This is a release from the New Haven Museum, shared unedited here as a public service to all who might like to attend this event.
In 1888, Frederick Douglass gave a public address at New Haven’s Hyperion Theatre in support of presidential candidate Benjamin Harrison. The “New Haven Daily Palladium” reported that the crowd clapped and cheered for two minutes straight after Douglass had finished speaking. But, according to British scholar Hannah-Rose Murray, a visiting fellow at the Gilder Lehrman Center at Yale University, Douglass’ reception in America had not always been so hospitable. Particularly in the years before the Civil War, he was viciously attacked both in person and in the press. However, according to Murray, when Douglass visited Britain in 1845 he was met with almost universal admiration. Murray will discuss Douglass and other African-American abolitionists who traveled to Britain, during a free presentation, “Frederick Douglass: New Haven to Great Britain,” at the New Haven Museum on Wednesday, February 21, 2018, at 5:30 p.m.

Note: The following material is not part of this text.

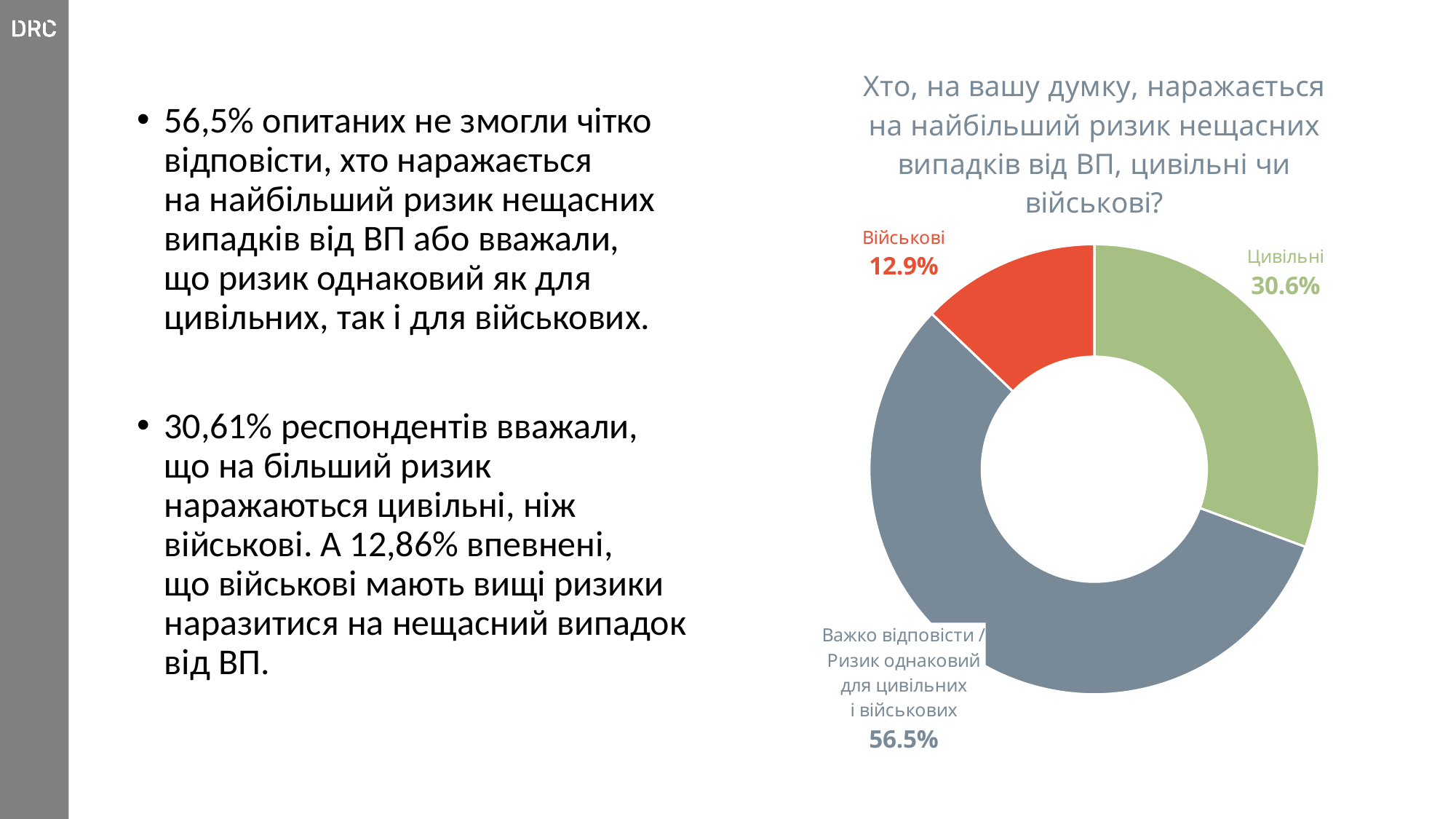
What is the difference in percentage points between the 'Цивільні' and 'Військові' slices? 17.7 How many categories are shown in the chart? 3 What kind of chart is shown on the slide? Pie chart (doughnut) What is the title of the chart? Хто, на вашу думку, наражається на найбільший ризик нещасних випадків від ВП, цивільні чи військові? What colour is the 'Військові' slice? Red What share of the pie does the 'Цивільні' slice represent? 30.6% What share of the pie does the 'Військові' slice represent? 12.9% Which category has the largest slice of the pie? Важко відповісти / Ризик однаковий для цивільних і військових Which slice is larger, 'Цивільні' or 'Військові'? Цивільні What is the difference in percentage points between the largest slice and the 'Цивільні' slice? 25.9 What share of the pie does the 'Важко відповісти / Ризик однаковий для цивільних і військових' slice represent? 56.5% Which category has the smallest slice of the pie? Військові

In one of abolitionism’s most extraordinary chapters, scores of black activists like Douglass travelled to England, Ireland, Scotland and even parts of rural Wales to educate the British public on slavery. Black men and women lectured in large cities and tiny fishing villages, wrote and published narratives, stayed with influential reformers and ensured millions of words were written about them in the newsspapers. Victorian Britons followed the movements of black Americans from the 1830s until decades after the Civil War, often cramming into tiny churches or town halls to curb an insatiable appetite for details about American slavery. Newsspapers called Douglass a “Negro Hercules” and compared him to famous Classical orators. He spoke to hundreds of thousands of people between 1845-1847, and returned to America as the most famous African American in the transatlantic world.
Murray will also highlight how the American and British press responded to Douglass’ sensational British lecturing tour. He gave over 300 lectures in the British Isles but was particularly fond of retelling one story that involved “a Connecticut Yankee.” Hartford citizens were shocked to learn that during his journey to Liverpool via steamship, Douglass was nearly thrown overboard by a pro-slavery mob, led by a slaveholder born in Connecticut.
Douglass famously contrasted the warm reception he received throughout his travels in Ireland to those he often received in the United States in a letter to the editor of “The Charter Oak,” published on February 12, 1846, noting:
“…In thinking of America I sometimes find myself admiring her bright blue sky—her grand old woods—her fertile fields her beautiful rivers—her mighty lakes, and star-crowned mountains. But my rapture is soon checked, my joy is soon turned to mourning. When I remember that all is cursed with the infernal spirit of slaveholding, robbery and wrong—when I remember that with the waters of her noblest rivers, the tears of my brethren are borne to the ocean, disregarded and forgotten, and that her most fertile fields drink daily of the warm blood of my outraged sisters, I am filled, with unutterable loathing, and led to reproach myself that anything could fall from my lips in praise of such a land…”
Murray received a Ph.D. from the Department of American and Canadian Studies at the University of Nottingham and is a visiting Fellow at the Gilder Lehrman Center at Yale University. Her research focuses on African American transatlantic visits to Britain between the 1830s and the 1890s. Murray posits that inspiring men and women like Frederick Douglass and Ida B. Wells made a huge impact on British society, and educated millions of people about the brutal nature of American slavery and lynching. They challenged British and American racism, and forever changed the course of transatlantic history. Murray has created a website dedicated to their experiences,,www.frederickdouglassinbritain.com, which maps their speaking locations across Britain, and incorporates her own research and writing on black performance, celebrity and networking strategies in Britain, and the talks, plays and exhibitions she has organized on both sides of the Atlantic.